Nous entrons ici dans une catégorie qui requiert un travail de classification plus élaboré. Ainsi, dans la littérature sur l’entrepreneuriat (et ailleurs, pourrait-on ajouter), on peut d’abord constater que le concept de cognition est employé dans au moins deux types d’expressions pour désigner des objets particuliers. Dans le premier, de loin le plus fréquent, l’usage du concept de cognition vise à caractériser un autre objet d’intérêt (p. ex., cognitive style) ; dans un tel cas et en rappelant que la présente étude ne porte que sur les écrits anglophones, c’est généralement l’adjectif cognitive qui est utilisé. Dans le second type, c’est la cognition elle-même qui est caractérisée (p. ex., collective cognition) ; le plus souvent, c’est le substantif cognition qui est alors utilisé dans de telles expressions.
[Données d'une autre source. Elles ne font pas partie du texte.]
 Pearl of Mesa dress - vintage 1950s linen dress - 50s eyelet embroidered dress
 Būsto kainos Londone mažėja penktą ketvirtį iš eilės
Dans cette section, nous allons traiter distinctement les deux.

3.3.1. Qu’est-ce que la cognition caractérise ?

Qu’est-ce qui est « cognitif » exactement dans la littérature savante sur l’entrepreneuriat ? Dit autrement, quels sont les objets qualifiés de cognitive dans la recherche sur l’entrepreneuriat, en excluant les grandes orientations abordées dans la section précédente ?
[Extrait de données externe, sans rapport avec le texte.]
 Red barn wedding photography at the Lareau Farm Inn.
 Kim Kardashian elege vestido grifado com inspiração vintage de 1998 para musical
En se concentrant sur ceux qui ont reçu le plus d’attention, on peut classifier les principaux objets dits cognitifs en six groupes : des systèmes référentiels, des outils, des aptitudes et habiletés, des styles, des biais et des changements. Voyons cela de plus près.
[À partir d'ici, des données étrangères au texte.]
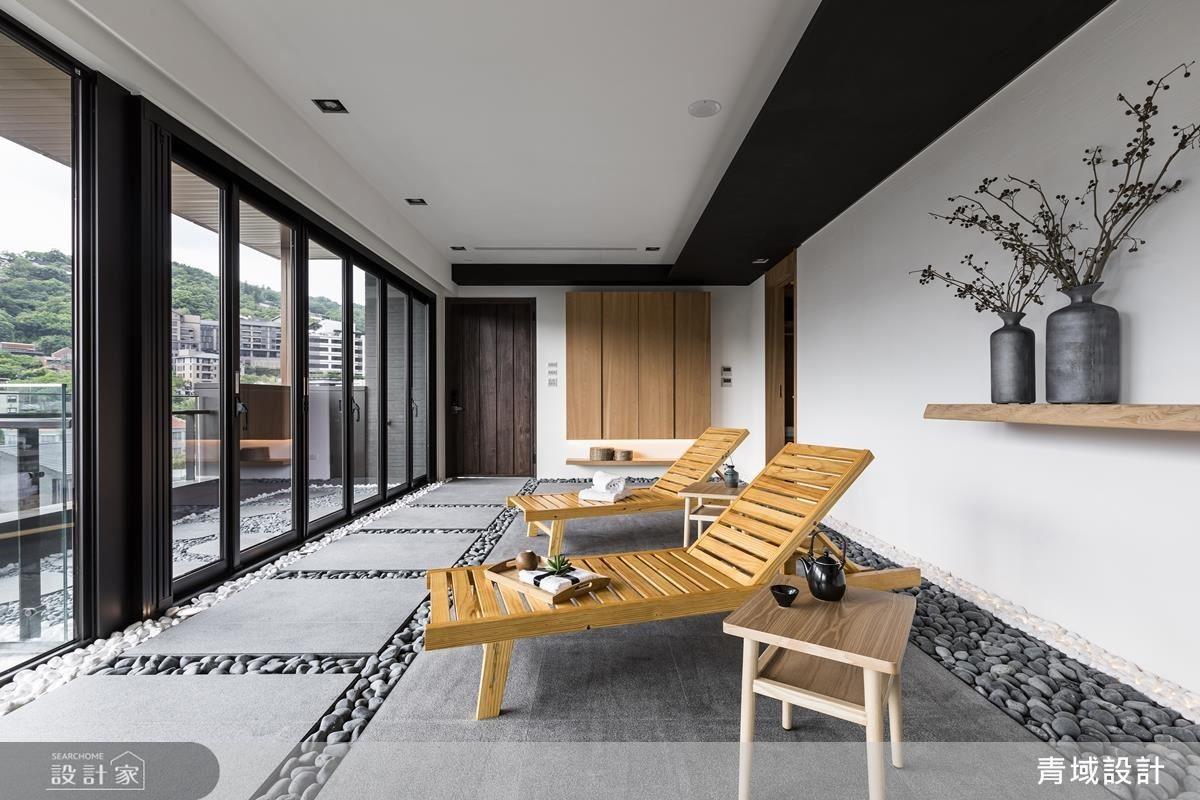 保留大面窗景,置入簡單的躺椅、實木層板點綴,營造自然休憩氛圍。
3.3.1.1. Systèmes référentiels

Lorsque les chercheurs en entrepreneuriat emploient le terme cognitive, très souvent, c’est pour désigner un « schème » ou une « structure mentale » guidant l’entrepreneur dans son appréhension de la réalité, même si les chercheurs ne recourent à peu près jamais à ces deux termes dans le titre ou dans le résumé de leur texte. Dans ce sens, les termes qui accompagnent le plus fréquemment le mot cognitive sont framework (un terme qui est aussi employé pour désigner une école de pensée, comme on l’a constaté précédemment), representation, mindset, frame, structure, institutional structure, institution et infrastructure. Le terme cognition lui-même est parfois employé pour désigner une structure cognitive, comme on l’a vu, par exemple, dans la définition des cognitions entrepreneuriales proposée par Mitchell et al. (2002, p. 97). Les chercheurs se servent habituellement de tous ces termes comme s’ils étaient synonymes. L’expression cognitive script, repérée dans le résumé de deux articles publiés en 2000 et 2007, représente un type particulier de schème mettant en évidence une séquence typique d’événements, d’actions ou d’idées dans une situation donnée.

3.3.1.2. Outils

Plusieurs chercheurs font également appel au concept de cognition pour qualifier des « outils » susceptibles d’être utiles en contexte de recherche ou d’intervention. Dans l’usage qui en est fait, ce caractère instrumental se manifeste surtout sous son aspect technique (cognitive techniques, cognitive methods, cognitive tools, entrepreneurial cognition’s toolbox), mais il existe également sur le plan conceptuel (cognitivemachinery, cognitive strategy). Chacune de ces expressions n’a été repérée qu’à une seule occasion. Mais le concept de cognitive map, employé pour désigner un de ces outils, a été vu dans le résumé de trois articles, parus en 1999, 2000 et 2009.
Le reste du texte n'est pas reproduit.